School seemed to come as bit of an interruption to this fascinating life I was living. Teachers had a hard time getting my attention; they often moved me to the front of the class but I would still spend most of my time looking out the window and day dreaming. They became frustrated, “Oh, Paul just lives in his own world.” I would often hear them say, and I did, but I always felt I was on a mission and my destiny was leading me down a different path. Drawing and painting seemed to come quite naturally to me and it wasn’t long before people started to take notice, which I found quite rewarding.

When I was about six we moved to the midlands, just north of London, to live with my Grandparents in Wellingborough, a rather dismal little town of shoe factories, rows of brick houses and chimney smoke. We then moved to Godmanchester, on the River Great Ouse that would often flood in the winter and we would have to use a row boat to get to our caravan.
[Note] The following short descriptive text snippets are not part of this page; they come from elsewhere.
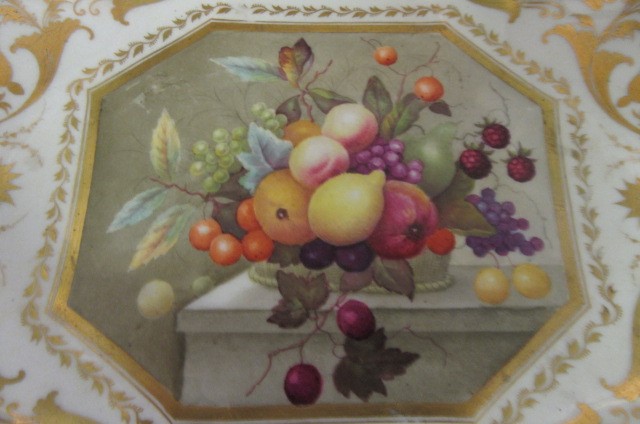 A DERBY PORCELAIN DESSERT SERVICE Image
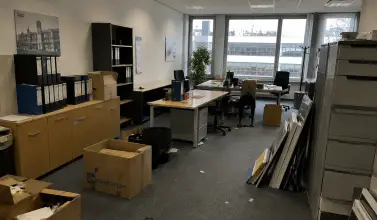 Büroauflösung mit Sortierung Räumung und Entsorgung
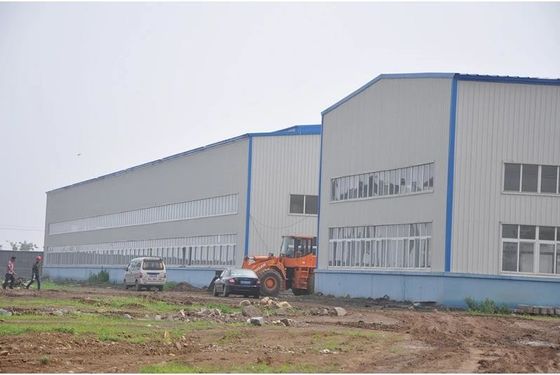 प्रीफ़ैब वर्कशॉप स्टील स्ट्रक्चर वेयरहाउस ग्रिड Q355B सामग्री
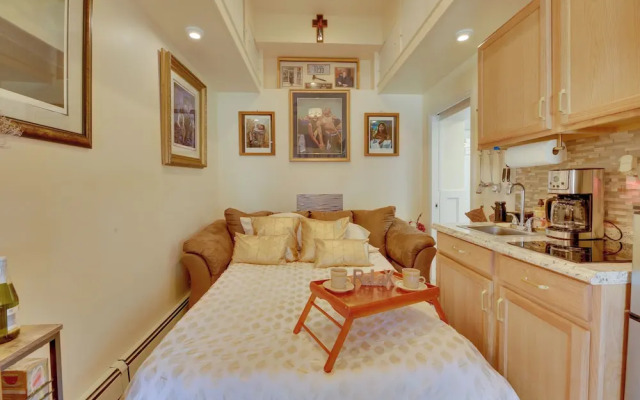 Cozy & Convenient Elmont Retreat w/ Patio!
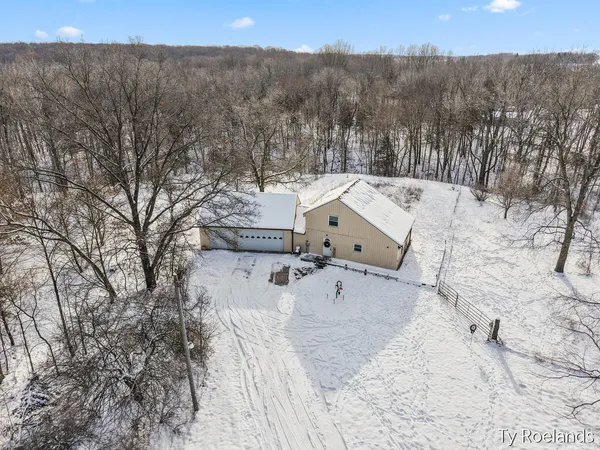 $299,900 | 1067 Somers Road, Lyons, MI 48851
We then moved to a farm just outside of Huntingdon where I learned to ride and work in the fields. At age fourteen we immigrated to New Brunswick, in eastern Canada, and from there we somehow ended up in Reno, Nevada.

At sixteen I quit high school and moved back to England on my own to attend art school but was rejected due to my young age and lack of credits. One year later I returned to America to finish high school where I was awarded an art scholarship at graduation. Upon completion I moved to Vancouver, Canada, where I lived the life of a struggling artist, doing portraits on the beach and trying to sell paintings to survive. It was about this time when the little people started to appear in my work. I also became involved in Eastern philosophy and meditation, which has been an important part of my life ever since.

Studying the work of the Great Masters has always been a source of inspiration for me and it was now time to go and see their paintings in person, so I decided to bicycle around Europe for a year to paint and visit galleries. I was able to finance this trip mostly by selling the landscapes I was painting along the way to tourists. I have always said this was one of the best years of my life.

When I returned home to England I set up a studio in Eastbourne, Sussex and began to focus on my fantasy paintings. The Van Dyck’s Gallery took all the work I could produce in exchange for just enough money to live on, which was great because it enabled me to continue painting and develop my craft for another year or so.

I then moved to Victoria, BC, Canada and started to sell my work through galleries, mainly The Exposition in Gas Town, Vancouver, a high end gallery where my work really took off and I had a hard time keeping up with the demand.

More recently I moved back to Reno, NV and was offered a mural job in Austria with Animal Artistry. The project took six weeks with a crew of sixteen building mountains and doing taxidermy. It was an amazing experience and it opened my eyes to new directions and possibilities. I continued working with Animal Artistry painting many murals for museums and private trophy rooms. Cabela’s Retail Stores then asked me to do the murals in all the new stores they were building. And up to this point I have painted the murals in seventeen stores around the country, many with my assistant artist and great friend Bob Bucknell.